Render the lines from the one containing "How far from the shot's" through the end of the listing, both included, as a Markdown table with the columns Row and Line, leaving out any blank lines.

— begin RECORD EXTRACTS —

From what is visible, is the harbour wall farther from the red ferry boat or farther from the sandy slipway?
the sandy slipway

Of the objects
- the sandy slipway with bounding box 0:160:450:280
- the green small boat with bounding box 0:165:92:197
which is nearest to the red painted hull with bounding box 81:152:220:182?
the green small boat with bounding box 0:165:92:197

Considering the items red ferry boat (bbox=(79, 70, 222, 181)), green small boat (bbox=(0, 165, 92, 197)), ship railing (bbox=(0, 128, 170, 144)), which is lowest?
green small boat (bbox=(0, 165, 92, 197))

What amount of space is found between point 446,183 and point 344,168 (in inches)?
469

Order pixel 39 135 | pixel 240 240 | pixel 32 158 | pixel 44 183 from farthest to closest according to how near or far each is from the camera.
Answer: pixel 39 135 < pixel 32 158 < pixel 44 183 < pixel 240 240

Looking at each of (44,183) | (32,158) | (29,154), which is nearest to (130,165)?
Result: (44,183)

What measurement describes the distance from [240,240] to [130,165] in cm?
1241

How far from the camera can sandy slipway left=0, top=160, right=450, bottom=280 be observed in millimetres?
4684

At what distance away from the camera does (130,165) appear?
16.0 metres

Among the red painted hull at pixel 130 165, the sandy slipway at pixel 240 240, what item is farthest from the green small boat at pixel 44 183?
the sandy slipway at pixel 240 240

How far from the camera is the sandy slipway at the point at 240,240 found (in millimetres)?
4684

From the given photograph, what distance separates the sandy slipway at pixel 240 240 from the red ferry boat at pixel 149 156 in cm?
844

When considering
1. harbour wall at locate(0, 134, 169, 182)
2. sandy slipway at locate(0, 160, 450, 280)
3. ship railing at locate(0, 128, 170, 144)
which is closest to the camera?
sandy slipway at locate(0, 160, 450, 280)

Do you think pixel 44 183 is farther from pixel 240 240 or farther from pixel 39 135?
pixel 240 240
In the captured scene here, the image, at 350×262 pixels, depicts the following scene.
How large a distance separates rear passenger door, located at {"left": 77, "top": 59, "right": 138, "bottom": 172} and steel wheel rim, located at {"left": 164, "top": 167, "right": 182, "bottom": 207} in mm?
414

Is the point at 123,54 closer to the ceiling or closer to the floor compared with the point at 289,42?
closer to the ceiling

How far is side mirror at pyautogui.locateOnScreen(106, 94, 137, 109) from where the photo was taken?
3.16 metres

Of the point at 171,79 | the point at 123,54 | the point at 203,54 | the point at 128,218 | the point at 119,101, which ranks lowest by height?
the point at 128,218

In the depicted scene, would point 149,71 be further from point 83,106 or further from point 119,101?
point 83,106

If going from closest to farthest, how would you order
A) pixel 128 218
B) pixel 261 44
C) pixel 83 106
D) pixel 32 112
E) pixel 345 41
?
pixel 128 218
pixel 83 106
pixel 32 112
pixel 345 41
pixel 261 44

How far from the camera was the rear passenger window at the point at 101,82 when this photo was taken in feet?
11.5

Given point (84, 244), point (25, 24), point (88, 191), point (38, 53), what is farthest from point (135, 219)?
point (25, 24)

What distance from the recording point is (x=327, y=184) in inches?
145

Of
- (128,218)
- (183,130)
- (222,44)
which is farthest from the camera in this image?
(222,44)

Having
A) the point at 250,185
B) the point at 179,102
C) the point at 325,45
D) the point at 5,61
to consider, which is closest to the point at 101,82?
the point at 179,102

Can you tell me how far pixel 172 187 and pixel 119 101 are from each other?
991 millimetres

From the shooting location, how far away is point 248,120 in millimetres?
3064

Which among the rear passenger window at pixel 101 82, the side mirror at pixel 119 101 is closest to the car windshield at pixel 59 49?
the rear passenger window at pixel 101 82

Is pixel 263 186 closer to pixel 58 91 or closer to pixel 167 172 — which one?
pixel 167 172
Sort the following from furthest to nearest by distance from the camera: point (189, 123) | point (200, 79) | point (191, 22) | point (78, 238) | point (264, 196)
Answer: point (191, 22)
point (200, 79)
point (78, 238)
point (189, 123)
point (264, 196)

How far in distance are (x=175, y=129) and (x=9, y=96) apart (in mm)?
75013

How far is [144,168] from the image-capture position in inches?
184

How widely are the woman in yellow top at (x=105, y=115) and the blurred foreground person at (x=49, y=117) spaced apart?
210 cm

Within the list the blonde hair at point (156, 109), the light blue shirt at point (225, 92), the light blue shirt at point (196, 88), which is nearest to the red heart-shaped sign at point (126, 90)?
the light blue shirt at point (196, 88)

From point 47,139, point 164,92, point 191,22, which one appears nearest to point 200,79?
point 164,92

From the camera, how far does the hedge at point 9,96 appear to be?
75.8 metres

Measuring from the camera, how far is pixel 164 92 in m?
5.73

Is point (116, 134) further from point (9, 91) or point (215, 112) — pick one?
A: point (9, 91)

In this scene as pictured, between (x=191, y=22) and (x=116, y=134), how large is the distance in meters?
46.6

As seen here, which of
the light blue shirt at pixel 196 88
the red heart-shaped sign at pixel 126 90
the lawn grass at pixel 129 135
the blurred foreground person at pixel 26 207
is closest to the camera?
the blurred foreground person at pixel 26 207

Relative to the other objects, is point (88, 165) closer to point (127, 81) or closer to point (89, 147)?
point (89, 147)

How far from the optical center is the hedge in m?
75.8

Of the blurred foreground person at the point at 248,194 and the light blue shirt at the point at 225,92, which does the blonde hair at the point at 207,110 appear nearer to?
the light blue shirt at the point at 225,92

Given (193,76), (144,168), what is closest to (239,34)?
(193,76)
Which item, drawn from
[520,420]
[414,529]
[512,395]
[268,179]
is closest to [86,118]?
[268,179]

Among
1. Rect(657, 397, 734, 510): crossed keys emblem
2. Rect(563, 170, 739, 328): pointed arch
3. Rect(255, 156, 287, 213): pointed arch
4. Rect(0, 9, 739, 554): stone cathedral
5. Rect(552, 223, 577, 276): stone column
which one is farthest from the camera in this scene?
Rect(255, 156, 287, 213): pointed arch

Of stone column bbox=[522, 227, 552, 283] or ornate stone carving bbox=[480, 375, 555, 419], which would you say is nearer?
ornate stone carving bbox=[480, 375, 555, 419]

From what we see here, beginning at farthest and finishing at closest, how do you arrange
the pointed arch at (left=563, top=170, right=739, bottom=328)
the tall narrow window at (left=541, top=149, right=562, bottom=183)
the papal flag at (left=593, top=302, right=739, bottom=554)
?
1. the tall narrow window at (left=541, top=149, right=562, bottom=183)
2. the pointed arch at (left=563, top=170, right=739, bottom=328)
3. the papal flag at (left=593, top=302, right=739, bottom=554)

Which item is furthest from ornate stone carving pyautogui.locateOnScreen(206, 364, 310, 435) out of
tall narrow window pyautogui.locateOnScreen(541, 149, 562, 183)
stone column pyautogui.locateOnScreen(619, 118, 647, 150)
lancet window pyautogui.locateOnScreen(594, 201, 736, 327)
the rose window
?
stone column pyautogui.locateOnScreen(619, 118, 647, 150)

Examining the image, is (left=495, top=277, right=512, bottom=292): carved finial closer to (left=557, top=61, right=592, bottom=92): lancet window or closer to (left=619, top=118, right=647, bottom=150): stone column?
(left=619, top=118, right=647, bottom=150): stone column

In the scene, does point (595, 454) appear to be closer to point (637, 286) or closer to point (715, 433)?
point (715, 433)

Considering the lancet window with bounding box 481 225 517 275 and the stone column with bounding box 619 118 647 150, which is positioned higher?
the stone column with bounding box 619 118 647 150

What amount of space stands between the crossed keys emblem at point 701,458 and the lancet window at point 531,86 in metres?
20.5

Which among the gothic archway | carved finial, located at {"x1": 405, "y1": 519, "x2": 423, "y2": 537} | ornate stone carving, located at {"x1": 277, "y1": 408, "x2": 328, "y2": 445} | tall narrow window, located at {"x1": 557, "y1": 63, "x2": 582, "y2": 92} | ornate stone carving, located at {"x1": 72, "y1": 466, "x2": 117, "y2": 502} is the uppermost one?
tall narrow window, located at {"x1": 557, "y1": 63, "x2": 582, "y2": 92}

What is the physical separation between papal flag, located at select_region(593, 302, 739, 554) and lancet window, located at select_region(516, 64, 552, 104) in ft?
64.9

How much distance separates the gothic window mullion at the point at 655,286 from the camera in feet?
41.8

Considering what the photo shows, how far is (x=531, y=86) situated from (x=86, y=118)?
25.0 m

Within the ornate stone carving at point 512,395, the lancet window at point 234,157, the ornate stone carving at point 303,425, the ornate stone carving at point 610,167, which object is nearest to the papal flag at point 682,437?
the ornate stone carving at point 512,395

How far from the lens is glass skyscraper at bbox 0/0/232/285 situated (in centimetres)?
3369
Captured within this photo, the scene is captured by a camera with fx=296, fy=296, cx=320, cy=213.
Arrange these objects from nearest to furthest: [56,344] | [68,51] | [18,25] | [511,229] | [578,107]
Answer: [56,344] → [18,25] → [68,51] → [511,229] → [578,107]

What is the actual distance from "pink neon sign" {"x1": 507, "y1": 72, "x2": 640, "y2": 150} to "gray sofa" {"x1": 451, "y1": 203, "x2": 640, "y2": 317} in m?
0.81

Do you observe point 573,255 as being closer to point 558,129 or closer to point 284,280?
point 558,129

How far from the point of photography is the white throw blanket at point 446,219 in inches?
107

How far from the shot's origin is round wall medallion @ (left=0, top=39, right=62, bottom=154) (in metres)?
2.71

— end RECORD EXTRACTS —

§ SOLUTION FOR THIS PROBLEM:
| Row | Line |
|---|---|
| 1 | How far from the shot's origin is round wall medallion @ (left=0, top=39, right=62, bottom=154) (in metres)? |
| 2 | 2.71 |